Listado de registros:
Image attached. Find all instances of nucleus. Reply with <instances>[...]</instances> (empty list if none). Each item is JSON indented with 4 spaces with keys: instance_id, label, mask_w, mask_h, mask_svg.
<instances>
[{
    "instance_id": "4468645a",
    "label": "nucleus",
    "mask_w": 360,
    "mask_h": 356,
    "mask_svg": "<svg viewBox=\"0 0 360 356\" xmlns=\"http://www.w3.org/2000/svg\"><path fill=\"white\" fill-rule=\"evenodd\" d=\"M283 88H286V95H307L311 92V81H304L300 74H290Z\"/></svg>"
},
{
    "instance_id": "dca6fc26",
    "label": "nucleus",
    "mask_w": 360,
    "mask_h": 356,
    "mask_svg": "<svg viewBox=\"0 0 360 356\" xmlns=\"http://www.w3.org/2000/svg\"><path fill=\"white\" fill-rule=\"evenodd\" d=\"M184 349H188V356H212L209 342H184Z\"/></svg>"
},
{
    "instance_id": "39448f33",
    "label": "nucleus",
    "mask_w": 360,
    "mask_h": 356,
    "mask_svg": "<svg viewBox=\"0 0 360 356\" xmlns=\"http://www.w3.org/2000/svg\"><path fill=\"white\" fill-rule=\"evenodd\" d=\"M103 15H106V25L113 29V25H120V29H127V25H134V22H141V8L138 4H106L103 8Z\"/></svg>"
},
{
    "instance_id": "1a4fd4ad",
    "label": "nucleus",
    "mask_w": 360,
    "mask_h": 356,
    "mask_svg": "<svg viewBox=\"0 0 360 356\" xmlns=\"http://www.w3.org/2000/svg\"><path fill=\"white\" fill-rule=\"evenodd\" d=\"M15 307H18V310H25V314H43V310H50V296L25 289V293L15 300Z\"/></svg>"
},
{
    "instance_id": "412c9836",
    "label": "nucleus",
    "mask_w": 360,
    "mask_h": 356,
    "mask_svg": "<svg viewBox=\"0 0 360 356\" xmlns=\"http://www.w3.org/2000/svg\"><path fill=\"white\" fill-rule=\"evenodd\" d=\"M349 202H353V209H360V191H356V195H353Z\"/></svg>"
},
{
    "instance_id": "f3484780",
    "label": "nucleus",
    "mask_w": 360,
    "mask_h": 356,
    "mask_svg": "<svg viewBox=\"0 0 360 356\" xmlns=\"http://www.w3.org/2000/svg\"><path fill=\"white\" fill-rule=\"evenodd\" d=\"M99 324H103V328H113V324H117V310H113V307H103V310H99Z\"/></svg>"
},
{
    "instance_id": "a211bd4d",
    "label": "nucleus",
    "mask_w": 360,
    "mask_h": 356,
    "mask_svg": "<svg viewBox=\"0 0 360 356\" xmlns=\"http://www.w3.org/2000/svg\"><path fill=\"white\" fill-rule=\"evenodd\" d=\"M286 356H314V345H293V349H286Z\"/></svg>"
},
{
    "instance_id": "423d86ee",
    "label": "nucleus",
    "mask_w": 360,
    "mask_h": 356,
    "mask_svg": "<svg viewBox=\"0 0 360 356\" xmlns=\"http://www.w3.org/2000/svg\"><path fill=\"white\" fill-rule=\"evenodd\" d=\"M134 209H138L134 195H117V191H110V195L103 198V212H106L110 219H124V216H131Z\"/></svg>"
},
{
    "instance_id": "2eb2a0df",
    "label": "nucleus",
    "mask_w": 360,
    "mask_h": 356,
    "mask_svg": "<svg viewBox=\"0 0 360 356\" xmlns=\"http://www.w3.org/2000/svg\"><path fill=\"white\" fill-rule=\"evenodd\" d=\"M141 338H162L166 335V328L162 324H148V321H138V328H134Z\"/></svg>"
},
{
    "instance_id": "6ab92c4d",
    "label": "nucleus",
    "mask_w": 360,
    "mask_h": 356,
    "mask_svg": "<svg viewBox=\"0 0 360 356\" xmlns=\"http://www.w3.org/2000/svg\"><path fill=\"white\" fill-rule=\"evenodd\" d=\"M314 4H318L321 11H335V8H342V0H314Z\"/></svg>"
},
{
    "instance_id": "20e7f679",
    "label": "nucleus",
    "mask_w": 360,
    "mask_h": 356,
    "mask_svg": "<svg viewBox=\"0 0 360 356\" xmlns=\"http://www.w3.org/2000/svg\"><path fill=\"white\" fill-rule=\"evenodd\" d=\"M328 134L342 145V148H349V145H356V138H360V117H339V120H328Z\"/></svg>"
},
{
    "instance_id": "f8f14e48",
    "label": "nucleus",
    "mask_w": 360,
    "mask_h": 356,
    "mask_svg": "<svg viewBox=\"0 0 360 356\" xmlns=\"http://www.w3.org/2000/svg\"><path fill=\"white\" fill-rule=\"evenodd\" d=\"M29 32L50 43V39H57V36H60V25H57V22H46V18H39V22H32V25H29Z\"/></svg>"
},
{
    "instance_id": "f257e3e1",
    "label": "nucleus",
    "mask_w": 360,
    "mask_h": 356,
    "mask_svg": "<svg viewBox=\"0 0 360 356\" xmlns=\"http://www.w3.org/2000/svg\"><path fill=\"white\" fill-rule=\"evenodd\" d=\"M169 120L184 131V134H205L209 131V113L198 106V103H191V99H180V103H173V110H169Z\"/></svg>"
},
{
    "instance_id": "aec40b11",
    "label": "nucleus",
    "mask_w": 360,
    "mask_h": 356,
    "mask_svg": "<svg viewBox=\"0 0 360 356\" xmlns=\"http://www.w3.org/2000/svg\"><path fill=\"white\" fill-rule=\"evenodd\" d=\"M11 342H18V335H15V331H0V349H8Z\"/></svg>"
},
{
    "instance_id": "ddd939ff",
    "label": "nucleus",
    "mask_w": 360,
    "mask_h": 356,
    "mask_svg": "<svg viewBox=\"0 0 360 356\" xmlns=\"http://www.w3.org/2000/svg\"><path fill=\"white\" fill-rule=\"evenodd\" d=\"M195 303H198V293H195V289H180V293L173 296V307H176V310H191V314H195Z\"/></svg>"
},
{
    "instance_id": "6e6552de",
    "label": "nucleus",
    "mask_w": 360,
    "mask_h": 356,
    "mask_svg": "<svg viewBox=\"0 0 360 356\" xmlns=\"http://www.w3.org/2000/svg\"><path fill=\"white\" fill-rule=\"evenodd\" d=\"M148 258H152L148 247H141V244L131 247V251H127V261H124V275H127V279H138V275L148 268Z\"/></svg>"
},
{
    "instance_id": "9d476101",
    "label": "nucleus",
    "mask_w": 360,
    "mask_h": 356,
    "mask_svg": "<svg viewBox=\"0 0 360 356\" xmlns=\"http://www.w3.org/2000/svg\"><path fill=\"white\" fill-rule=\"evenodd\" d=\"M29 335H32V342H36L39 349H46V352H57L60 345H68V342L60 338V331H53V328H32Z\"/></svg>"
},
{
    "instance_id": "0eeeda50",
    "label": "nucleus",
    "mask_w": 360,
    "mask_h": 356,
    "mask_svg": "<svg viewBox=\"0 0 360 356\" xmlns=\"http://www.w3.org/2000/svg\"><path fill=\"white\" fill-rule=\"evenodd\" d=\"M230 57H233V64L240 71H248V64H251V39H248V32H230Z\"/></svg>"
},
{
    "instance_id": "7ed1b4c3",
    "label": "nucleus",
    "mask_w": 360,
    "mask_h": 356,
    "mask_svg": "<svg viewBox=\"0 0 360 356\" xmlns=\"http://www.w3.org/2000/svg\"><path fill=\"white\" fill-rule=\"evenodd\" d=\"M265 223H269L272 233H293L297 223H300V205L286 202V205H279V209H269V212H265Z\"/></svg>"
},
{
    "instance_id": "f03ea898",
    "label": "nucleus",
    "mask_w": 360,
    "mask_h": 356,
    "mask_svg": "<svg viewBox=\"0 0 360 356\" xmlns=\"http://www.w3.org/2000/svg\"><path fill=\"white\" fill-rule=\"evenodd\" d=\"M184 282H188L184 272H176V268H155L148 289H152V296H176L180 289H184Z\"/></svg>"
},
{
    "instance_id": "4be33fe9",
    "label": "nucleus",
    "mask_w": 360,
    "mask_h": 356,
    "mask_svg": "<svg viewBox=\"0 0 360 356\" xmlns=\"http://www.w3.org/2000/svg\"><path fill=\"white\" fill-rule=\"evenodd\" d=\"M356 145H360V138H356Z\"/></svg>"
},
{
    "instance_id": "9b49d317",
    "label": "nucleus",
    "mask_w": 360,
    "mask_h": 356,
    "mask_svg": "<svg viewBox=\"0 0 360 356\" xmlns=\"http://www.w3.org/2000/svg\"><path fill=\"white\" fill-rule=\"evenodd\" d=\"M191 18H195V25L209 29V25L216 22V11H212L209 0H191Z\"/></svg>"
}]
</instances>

Enunciado: Indica cuántas líneas del listado contienen la cadena "instances". Responde únicamente con el número.

Ejercicio resuelto: 3